Australia: Evidence is a stranger in Labor policy push

Australia: Evidence is a stranger in Labor policy push, by Judith Sloan.

Earlier this week, The Australian columnist Nick Cater undertook a forensic comparison of the Labor Party’s platform in 2007 just before the election of the Rudd government and the current platform endorsed by the party’s biennial conference this week in Adelaide.

He notes that there are now 43 “enduring values” in the Labor platform compared with only 11 ­in 2007. Back then, working families were given top billing and Kevin Rudd told us that he was a fiscal conservative at heart. Individual aspiration was even mentioned.

Today, individual aspiration is out, replaced by no one being left behind. It’s the “fair go” vibe.
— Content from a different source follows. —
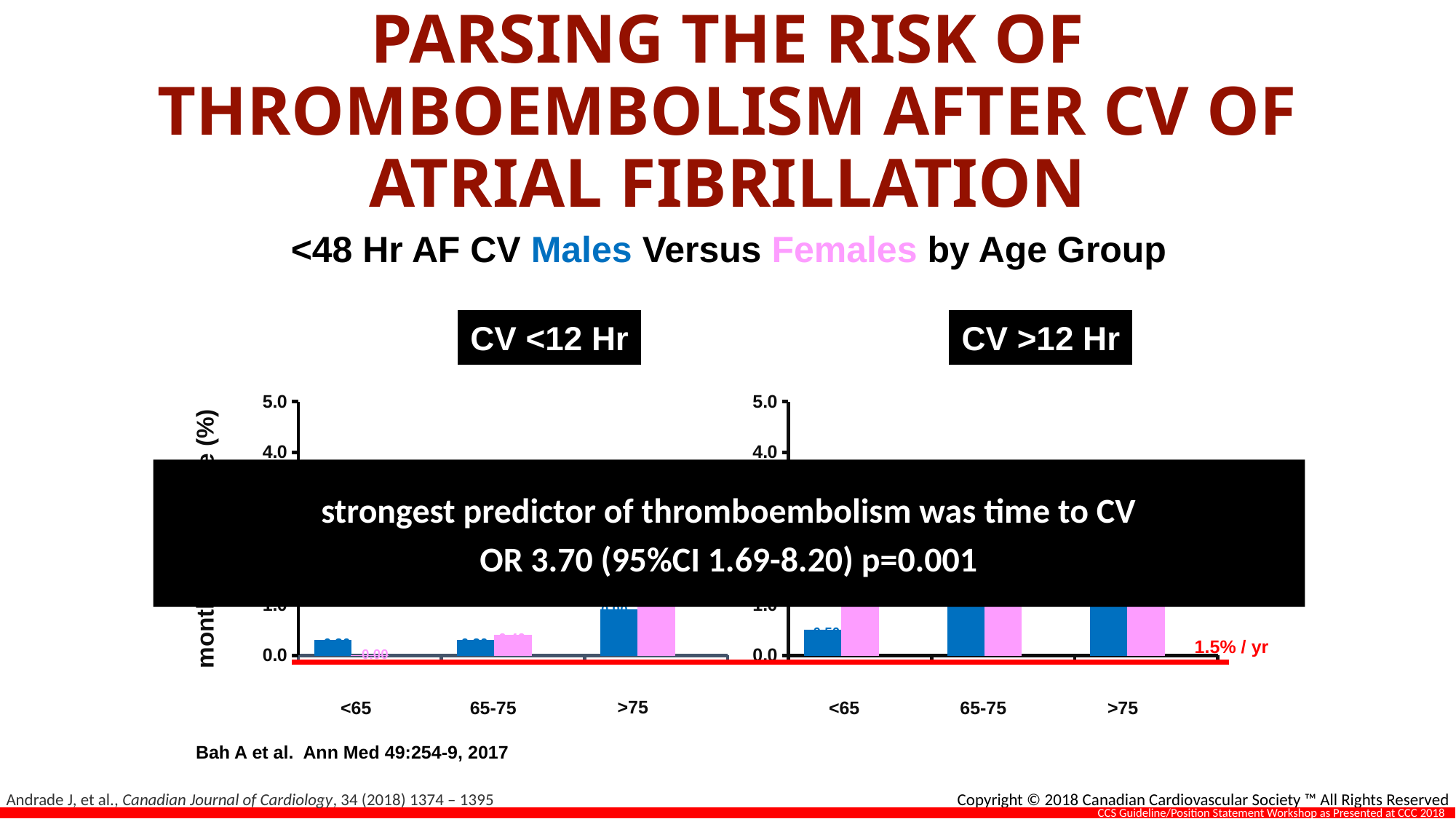
In the CV <12 Hr chart, do the Males values rise or fall as age group increases from <65 to >75? rise Which colour represents Males in the charts? blue In the CV >12 Hr chart, is the value for Males in the <65 age group greater or less than 1.0? less In the CV >12 Hr chart, which is larger for the <65 age group, Males or Females? Females How many age-group categories are shown on the x axis of the CV >12 Hr chart? 3 In the CV <12 Hr chart, is the value for Males in the <65 age group greater or less than 1.0? less In the CV <12 Hr chart, which is larger for Males, the <65 age group or the >75 age group? >75 In the CV <12 Hr chart, what is the value for Females in the <65 age group? 0.00 In the CV <12 Hr chart, which is larger for the <65 age group, Males or Females? Males What kind of chart is the CV <12 Hr chart? bar chart In the CV <12 Hr chart, is the value for Females in the 65-75 age group greater or less than 1.0? less How many series (sexes) are plotted in the CV <12 Hr chart? 2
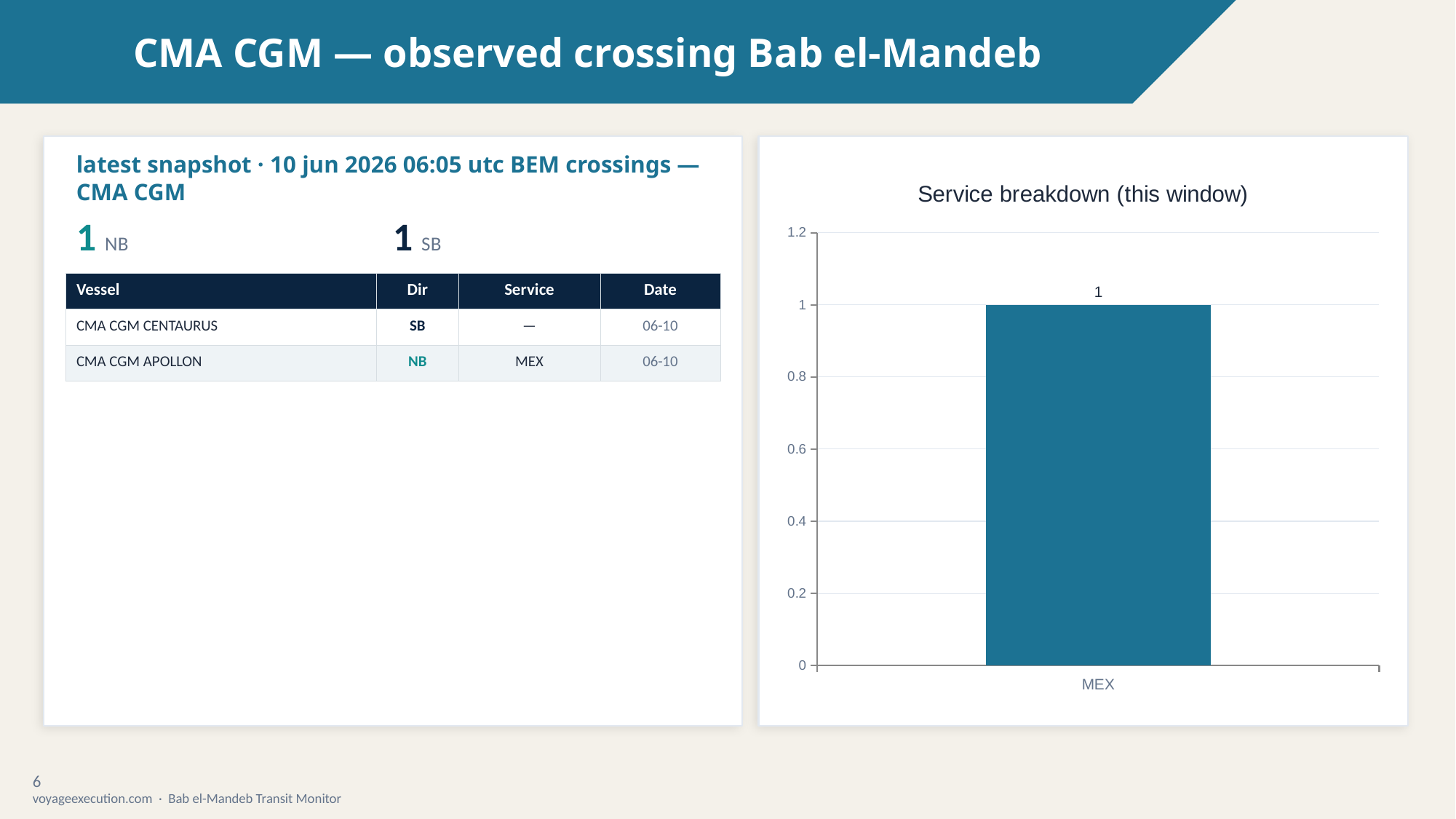
What is the maximum value shown on the y axis of the Service breakdown chart? 1.2 What kind of chart is the Service breakdown chart? bar chart What is the title of the chart on the right of the slide? Service breakdown (this window) Which category has the highest value in the Service breakdown chart? MEX What is the value for MEX in the Service breakdown chart? 1 Is the value for MEX in the Service breakdown chart greater or less than 1.2? less How many categories are shown on the x axis of the Service breakdown chart? 1 Is the value for MEX in the Service breakdown chart greater or less than 0.8? greater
Rudd was never a union man but, under Shorten, government policy will be implemented via the “the timeless truth of solidarity … alongside the mighty trade union movement”. That would be the mighty trade union movement that commands only 15 per cent coverage of workers and less than 10 per cent in the private sector. (It was 19 per cent in 2007.)

Labor is far to the left of the policy platform it took to the 2007 election. While determined to run a competent administration, the primary concerns of Labor today are bound up in identity politics, inequality, redistribution, climate change and social issues such as domestic violence and the treatment of refugees.

Gone are the days when Labor focused on the factors that would promote wealth creation (free markets, limited government, light regulation of the labour market, incentives for hard work and investment), thereby laying the groundwork to assist the most disadvantaged in the community.

Nowadays, Shorten is keen to use the organising principle of inequality to increase the size of government, to add to the overall burden of tax, to touch up higher-income earners and companies, and to spend big on health, education and welfare.